:: Dataset extract ::

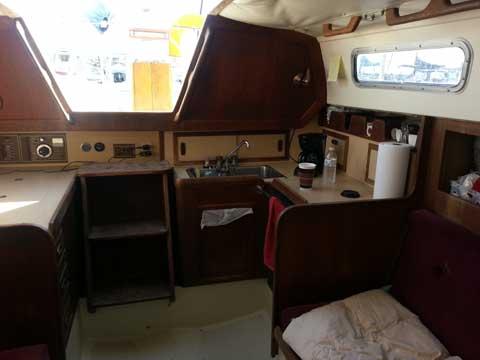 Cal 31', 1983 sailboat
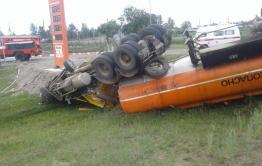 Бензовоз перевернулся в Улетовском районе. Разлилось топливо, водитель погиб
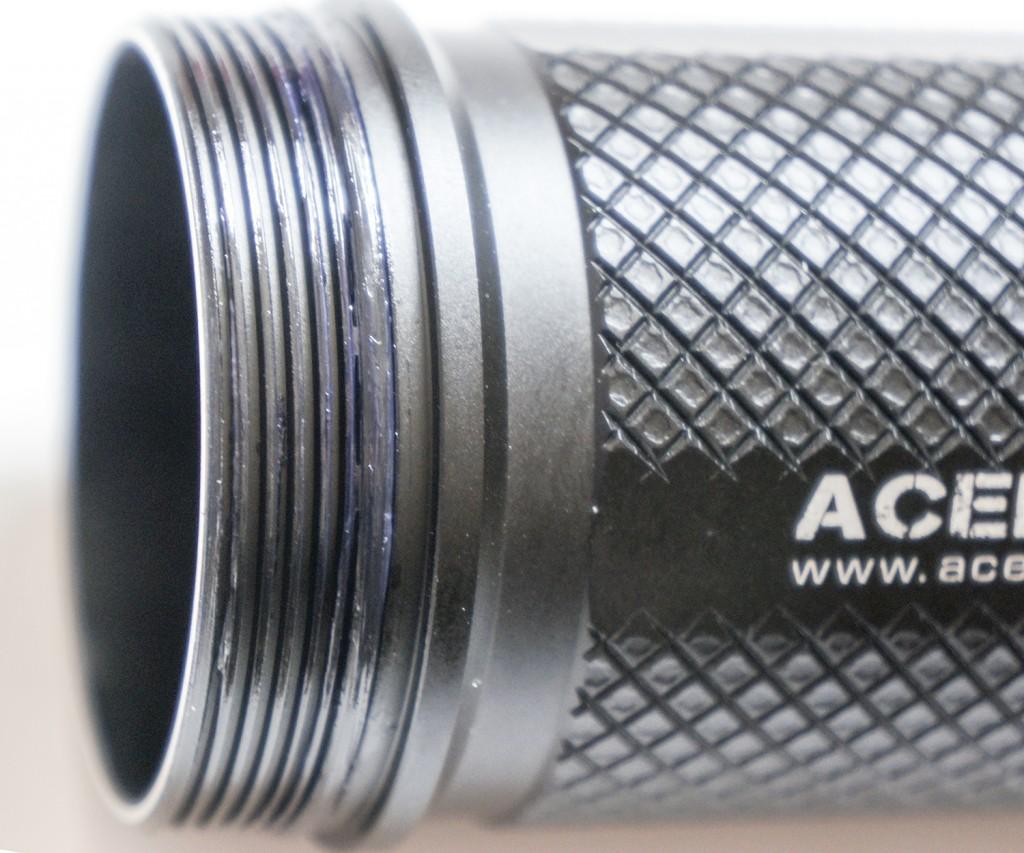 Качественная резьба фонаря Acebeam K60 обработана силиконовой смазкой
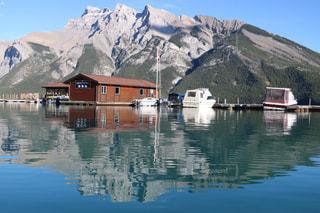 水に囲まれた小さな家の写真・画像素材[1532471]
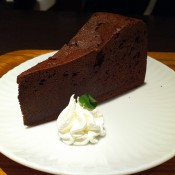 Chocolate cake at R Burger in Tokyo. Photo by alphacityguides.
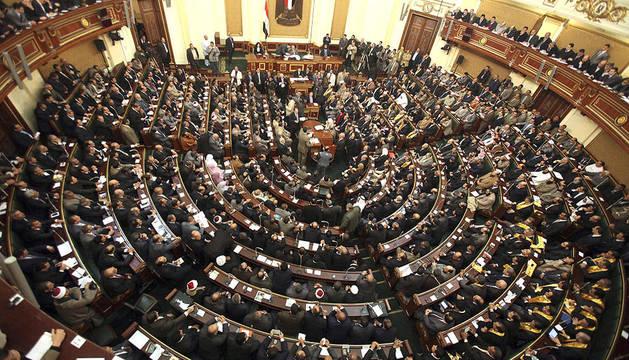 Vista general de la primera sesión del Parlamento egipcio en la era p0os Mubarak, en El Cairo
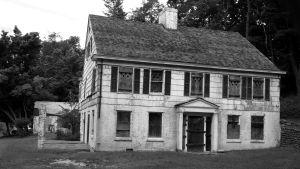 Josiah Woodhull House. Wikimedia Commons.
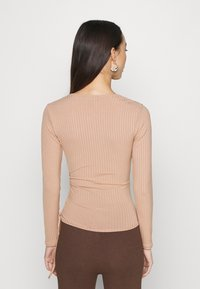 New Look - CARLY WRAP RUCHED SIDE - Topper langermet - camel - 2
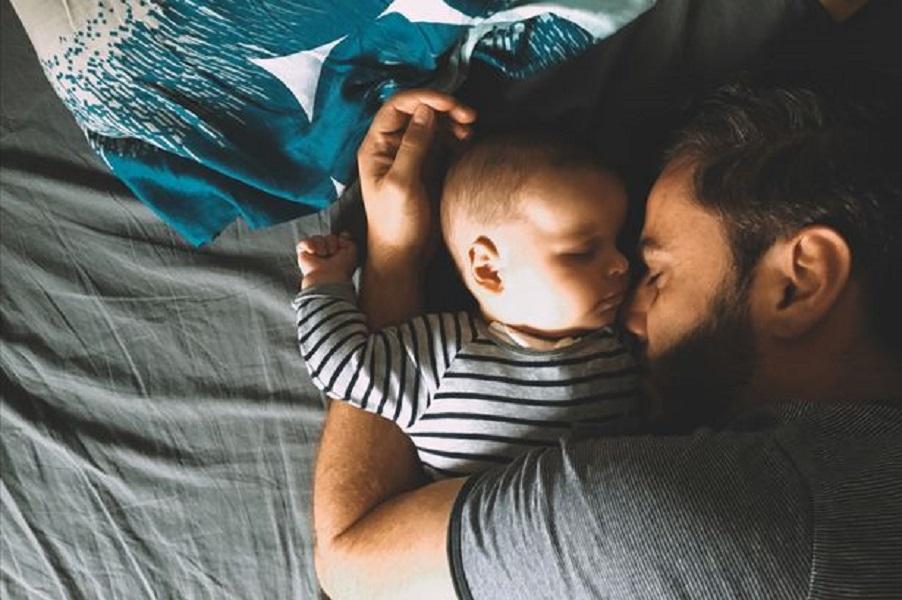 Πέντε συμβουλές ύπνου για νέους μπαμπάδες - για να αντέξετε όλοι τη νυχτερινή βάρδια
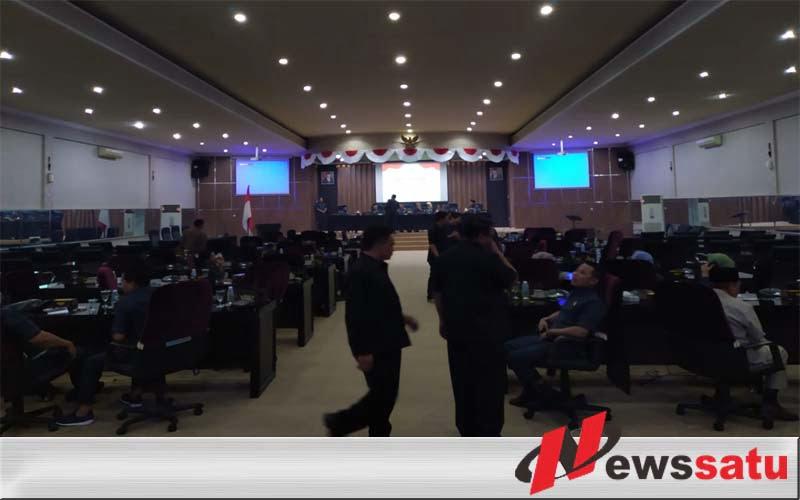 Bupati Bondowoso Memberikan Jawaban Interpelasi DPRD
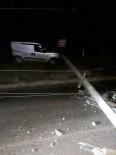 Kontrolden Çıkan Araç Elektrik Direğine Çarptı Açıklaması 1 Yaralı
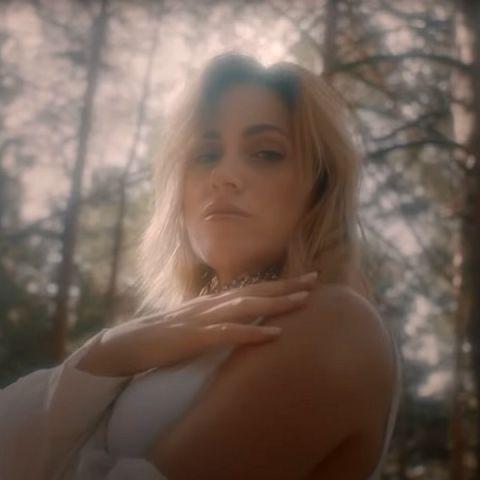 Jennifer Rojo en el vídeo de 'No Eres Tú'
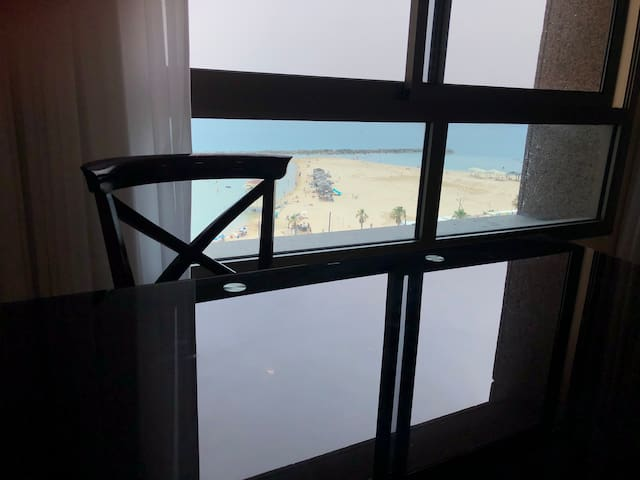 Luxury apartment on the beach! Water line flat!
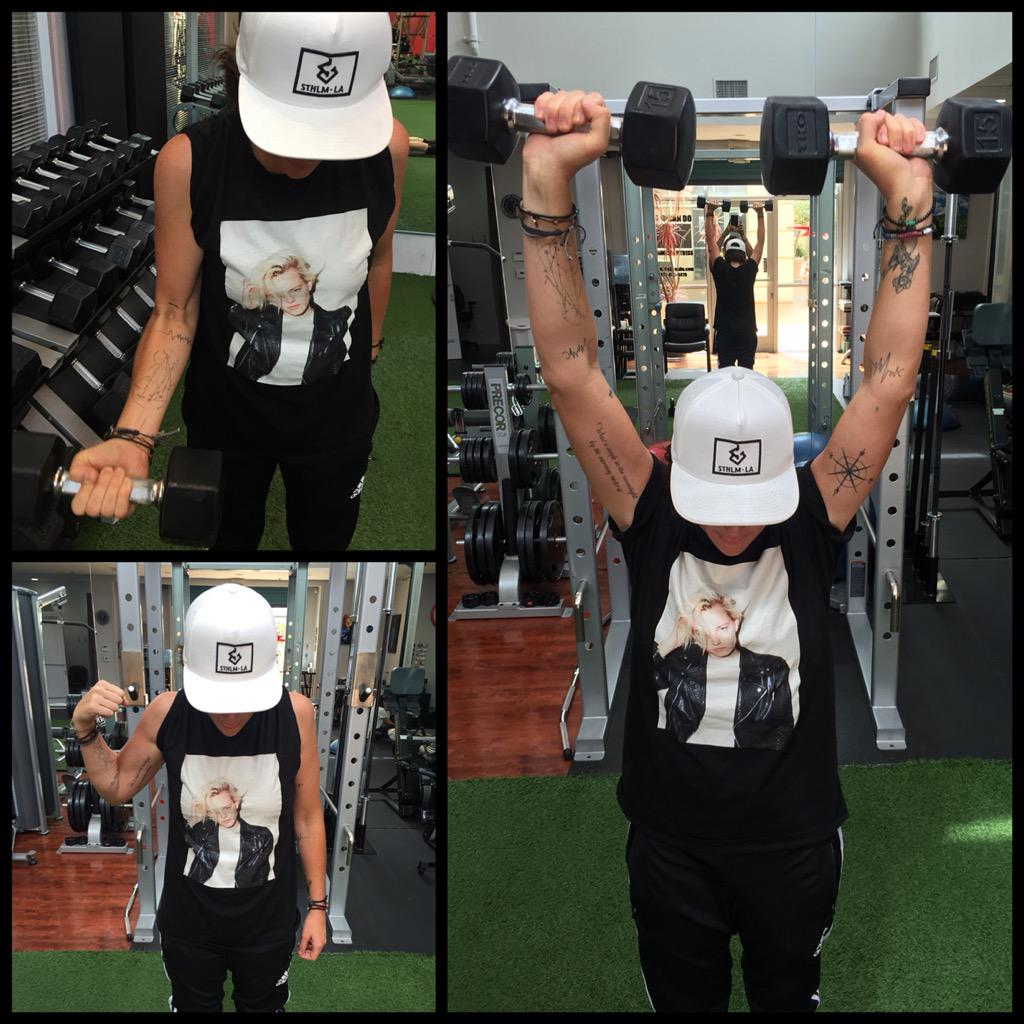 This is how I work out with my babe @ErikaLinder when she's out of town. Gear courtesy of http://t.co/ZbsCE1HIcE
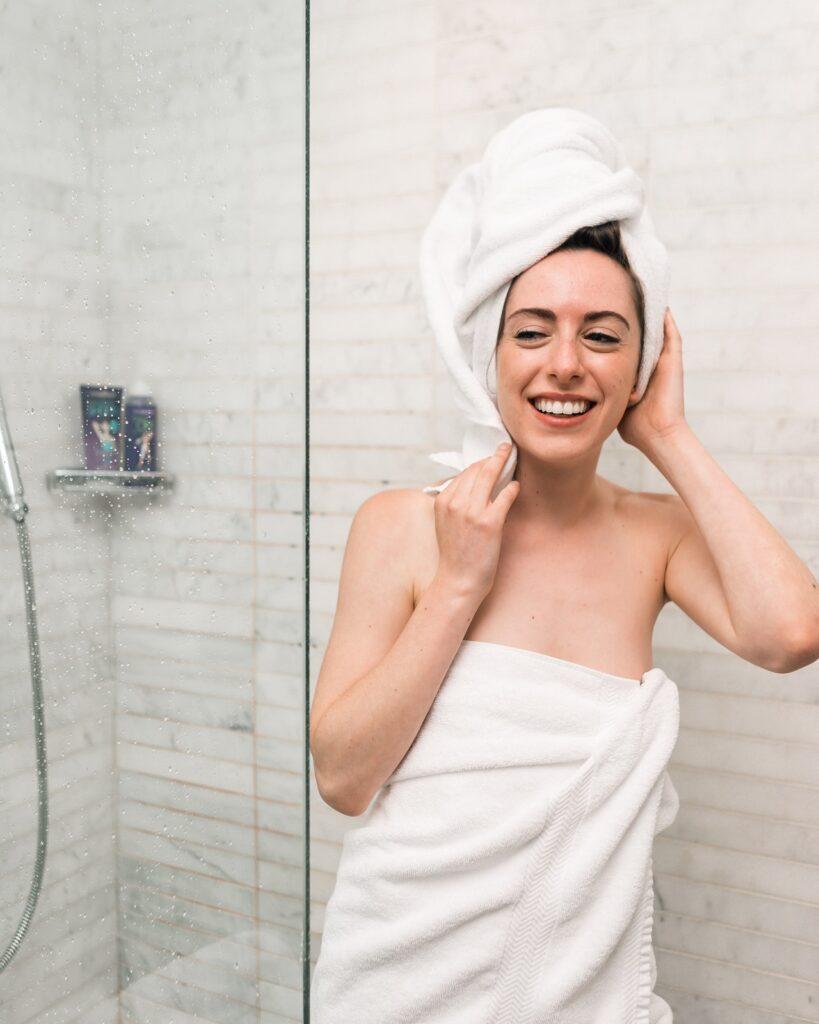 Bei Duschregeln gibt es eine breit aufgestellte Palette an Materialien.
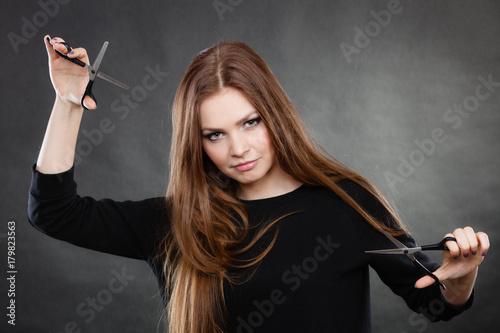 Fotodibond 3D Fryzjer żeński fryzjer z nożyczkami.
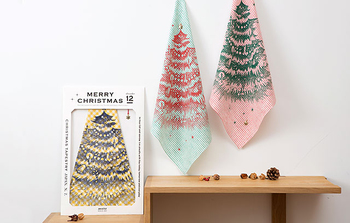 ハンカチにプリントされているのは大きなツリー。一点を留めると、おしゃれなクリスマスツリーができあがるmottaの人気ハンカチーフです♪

:::

-- Exercise brief --
Each entry above should be printed again word for word, with any picture dropped.

-- Output for this exercise --
 Cal 31', 1983 sailboat
 Бензовоз перевернулся в Улетовском районе. Разлилось топливо, водитель погиб
 Качественная резьба фонаря Acebeam K60 обработана силиконовой смазкой
 水に囲まれた小さな家の写真・画像素材[1532471]
 Chocolate cake at R Burger in Tokyo. Photo by alphacityguides.
 Vista general de la primera sesión del Parlamento egipcio en la era p0os Mubarak, en El Cairo
 Josiah Woodhull House. Wikimedia Commons.
 New Look - CARLY WRAP RUCHED SIDE - Topper langermet - camel - 2
 Πέντε συμβουλές ύπνου για νέους μπαμπάδες - για να αντέξετε όλοι τη νυχτερινή βάρδια
 Bupati Bondowoso Memberikan Jawaban Interpelasi DPRD
 Kontrolden Çıkan Araç Elektrik Direğine Çarptı Açıklaması 1 Yaralı
 Jennifer Rojo en el vídeo de 'No Eres Tú'
 Luxury apartment on the beach! Water line flat!
 This is how I work out with my babe @ErikaLinder when she's out of town. Gear courtesy of http://t.co/ZbsCE1HIcE
 Bei Duschregeln gibt es eine breit aufgestellte Palette an Materialien.
 Fotodibond 3D Fryzjer żeński fryzjer z nożyczkami.
 ハンカチにプリントされているのは大きなツリー。一点を留めると、おしゃれなクリスマスツリーができあがるmottaの人気ハンカチーフです♪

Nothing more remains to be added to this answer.